Darling Downs-based Agrifoods Australia managing director, Rob Anderson, Dalby, said a shortage of sorghum and maize seed could push summer crop area into mungbeans.
“Mungbeans are a very clear option for many growers, and from Central Queensland to central New South Wales, there’s plenty of area that could be double-cropped or planted into what was fallow over winter.
“The opportunity is there for a very big mungbean crop, and maybe our biggest ever.”
Mungbeans are priced on three grades, with No. 1 mungbeans trading at a premium of around $50 -$100/t over processing-grade, and manufacturing-grade trading at $100-$200/t below.
“The price is still over $1000 a tonne for processing-grade mungbeans, and we’ve got plenty of interest from China; they will be a key buyer.”
Apart from Egypt on faba beans, mungbeans are Australia’s only major pulse market which is not dependent on India and its neighbours. That gives it the brightest prospects of any pulse currently offered out of Australia.
Mungbeans are a 90-day crop. Their major Australian export period starts in late March and runs through until June.
Mungbeans can be grown in the Australian tropics over winter, and Mr Anderson said Agrifoods Australia was receiving some seed which was now nearing the end of its harvest in the Ord region of Western Australia.
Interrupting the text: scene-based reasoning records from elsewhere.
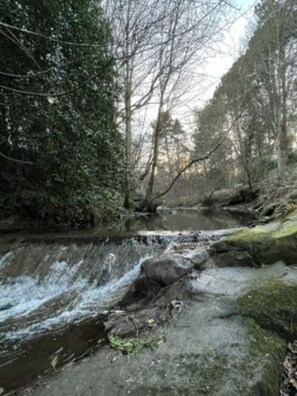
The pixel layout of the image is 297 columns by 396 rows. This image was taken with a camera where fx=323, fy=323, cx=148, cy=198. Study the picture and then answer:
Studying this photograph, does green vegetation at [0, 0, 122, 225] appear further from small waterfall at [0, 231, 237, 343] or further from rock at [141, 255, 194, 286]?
rock at [141, 255, 194, 286]

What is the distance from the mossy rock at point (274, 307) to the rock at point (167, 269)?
0.85m

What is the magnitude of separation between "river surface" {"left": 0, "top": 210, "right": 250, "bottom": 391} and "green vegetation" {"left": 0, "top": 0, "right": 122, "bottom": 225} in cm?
189

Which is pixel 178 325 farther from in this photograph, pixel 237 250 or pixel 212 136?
pixel 212 136

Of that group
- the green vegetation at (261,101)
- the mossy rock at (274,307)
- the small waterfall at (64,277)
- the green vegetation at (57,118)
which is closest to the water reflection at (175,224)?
the green vegetation at (57,118)

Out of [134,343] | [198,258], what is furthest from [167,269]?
[134,343]

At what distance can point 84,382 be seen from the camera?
2082mm

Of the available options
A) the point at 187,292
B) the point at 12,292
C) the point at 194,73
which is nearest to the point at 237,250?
the point at 187,292

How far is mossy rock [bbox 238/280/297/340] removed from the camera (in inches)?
94.4

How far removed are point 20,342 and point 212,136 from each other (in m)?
16.9

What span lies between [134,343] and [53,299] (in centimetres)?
247

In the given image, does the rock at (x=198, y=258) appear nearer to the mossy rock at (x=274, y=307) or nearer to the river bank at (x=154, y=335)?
the river bank at (x=154, y=335)

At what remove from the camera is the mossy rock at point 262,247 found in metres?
3.55

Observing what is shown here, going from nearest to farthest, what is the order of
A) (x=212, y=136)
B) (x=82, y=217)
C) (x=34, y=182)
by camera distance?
(x=34, y=182), (x=82, y=217), (x=212, y=136)

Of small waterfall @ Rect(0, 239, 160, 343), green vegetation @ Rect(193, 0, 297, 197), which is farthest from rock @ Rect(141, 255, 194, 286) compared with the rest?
green vegetation @ Rect(193, 0, 297, 197)
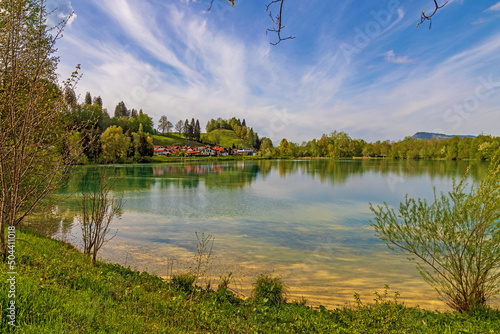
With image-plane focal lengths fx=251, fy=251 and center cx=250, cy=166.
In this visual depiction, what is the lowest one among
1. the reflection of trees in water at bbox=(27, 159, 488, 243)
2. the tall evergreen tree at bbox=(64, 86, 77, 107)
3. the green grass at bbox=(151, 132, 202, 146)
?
the reflection of trees in water at bbox=(27, 159, 488, 243)

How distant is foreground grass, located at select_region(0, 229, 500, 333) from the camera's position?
3693 mm

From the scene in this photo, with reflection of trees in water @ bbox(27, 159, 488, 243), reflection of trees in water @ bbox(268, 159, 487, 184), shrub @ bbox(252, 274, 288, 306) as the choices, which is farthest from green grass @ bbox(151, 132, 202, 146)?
shrub @ bbox(252, 274, 288, 306)

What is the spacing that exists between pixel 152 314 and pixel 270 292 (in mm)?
3618

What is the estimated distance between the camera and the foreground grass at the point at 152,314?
369 cm

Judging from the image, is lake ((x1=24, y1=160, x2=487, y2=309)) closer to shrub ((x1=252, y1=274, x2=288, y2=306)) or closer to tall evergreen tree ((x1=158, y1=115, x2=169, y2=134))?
shrub ((x1=252, y1=274, x2=288, y2=306))

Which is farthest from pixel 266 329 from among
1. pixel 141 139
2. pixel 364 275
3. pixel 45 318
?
pixel 141 139

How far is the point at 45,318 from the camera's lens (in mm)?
3516

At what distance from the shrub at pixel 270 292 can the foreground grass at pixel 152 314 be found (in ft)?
0.97

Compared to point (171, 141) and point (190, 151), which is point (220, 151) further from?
point (171, 141)

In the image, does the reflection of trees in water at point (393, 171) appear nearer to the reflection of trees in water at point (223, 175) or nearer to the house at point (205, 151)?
the reflection of trees in water at point (223, 175)

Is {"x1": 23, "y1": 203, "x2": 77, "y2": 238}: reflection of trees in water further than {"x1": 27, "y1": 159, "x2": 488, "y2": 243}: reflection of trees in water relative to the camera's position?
No

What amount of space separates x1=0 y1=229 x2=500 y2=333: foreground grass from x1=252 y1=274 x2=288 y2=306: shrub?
295 millimetres

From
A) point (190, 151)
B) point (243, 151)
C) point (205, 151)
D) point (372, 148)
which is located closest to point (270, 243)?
point (190, 151)

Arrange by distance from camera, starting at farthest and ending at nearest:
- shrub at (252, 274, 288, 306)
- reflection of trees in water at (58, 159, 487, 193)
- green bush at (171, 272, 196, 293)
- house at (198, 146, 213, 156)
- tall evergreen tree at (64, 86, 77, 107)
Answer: house at (198, 146, 213, 156) < reflection of trees in water at (58, 159, 487, 193) < green bush at (171, 272, 196, 293) < shrub at (252, 274, 288, 306) < tall evergreen tree at (64, 86, 77, 107)
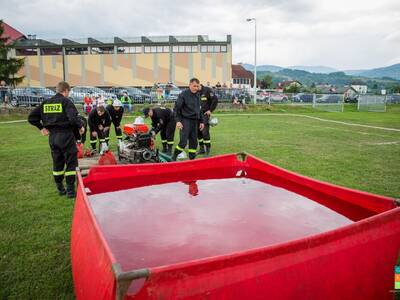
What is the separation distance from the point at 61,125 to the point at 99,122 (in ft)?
11.4

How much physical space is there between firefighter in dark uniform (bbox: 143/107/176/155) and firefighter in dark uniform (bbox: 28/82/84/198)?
10.8 ft

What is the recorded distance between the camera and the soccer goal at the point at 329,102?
29.1 meters

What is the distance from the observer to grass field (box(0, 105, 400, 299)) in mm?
3171

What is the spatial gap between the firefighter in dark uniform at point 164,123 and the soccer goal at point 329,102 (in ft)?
75.0

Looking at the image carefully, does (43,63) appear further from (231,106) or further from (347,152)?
(347,152)

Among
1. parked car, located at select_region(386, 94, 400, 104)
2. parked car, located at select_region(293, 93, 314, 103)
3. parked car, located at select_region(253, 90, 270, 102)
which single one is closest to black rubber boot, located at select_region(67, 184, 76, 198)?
parked car, located at select_region(253, 90, 270, 102)

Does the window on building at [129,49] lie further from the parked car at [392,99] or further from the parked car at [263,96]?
the parked car at [392,99]

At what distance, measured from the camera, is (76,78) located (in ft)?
168

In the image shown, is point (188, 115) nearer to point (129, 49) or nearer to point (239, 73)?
point (129, 49)

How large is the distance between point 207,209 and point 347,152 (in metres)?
6.72

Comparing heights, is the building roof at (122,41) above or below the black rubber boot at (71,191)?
above

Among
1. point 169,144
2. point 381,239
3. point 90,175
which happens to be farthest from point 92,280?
point 169,144

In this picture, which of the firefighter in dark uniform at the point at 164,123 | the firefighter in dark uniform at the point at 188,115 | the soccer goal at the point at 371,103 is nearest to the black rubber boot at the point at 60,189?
the firefighter in dark uniform at the point at 188,115

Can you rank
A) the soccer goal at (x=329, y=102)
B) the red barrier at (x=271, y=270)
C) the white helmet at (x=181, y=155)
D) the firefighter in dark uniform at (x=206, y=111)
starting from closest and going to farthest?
the red barrier at (x=271, y=270), the white helmet at (x=181, y=155), the firefighter in dark uniform at (x=206, y=111), the soccer goal at (x=329, y=102)
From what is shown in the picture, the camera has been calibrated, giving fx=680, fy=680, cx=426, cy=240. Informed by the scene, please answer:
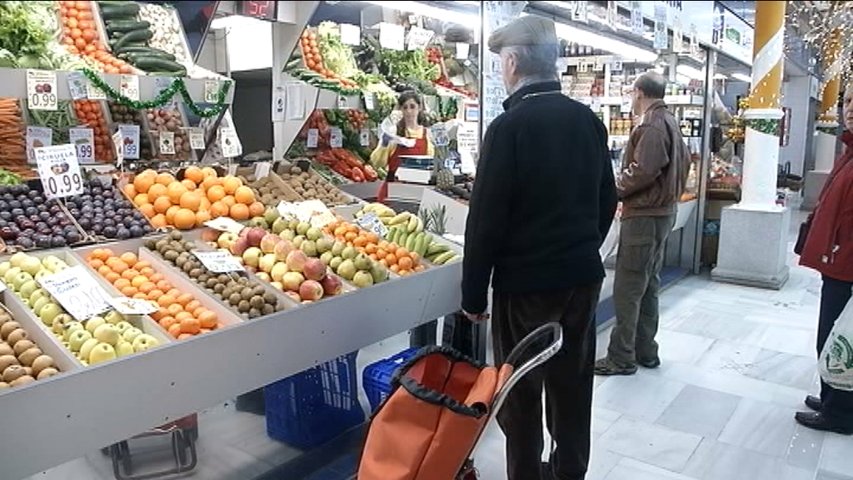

“Some of the product has been received, and the remainder will be loaded and despatched over the coming weeks to take the long journey across the country from Kununurra to Dalby.”
Mr Anderson said the Ord crops had generally yielded very well, and quality looked good.
“Samples have been sent away for testing to ensure purity and germination meet the required specifications.
“The message we’d like to get out there is that, whilst there is sufficient seed for a significant planting, demand could be unprecedented this year and seed may run short.”
Australia has a solid reputation for producing high-quality mungbeans based on their size, colour and consistency.
“We get a premium because of that, and because we are producing clean and safe food, which China cares about.”
Mr Anderson said recent expansions at pulse plants meant the industry was well placed to process a crop in the order of the 170,000t hoped for by the AMA in 2019.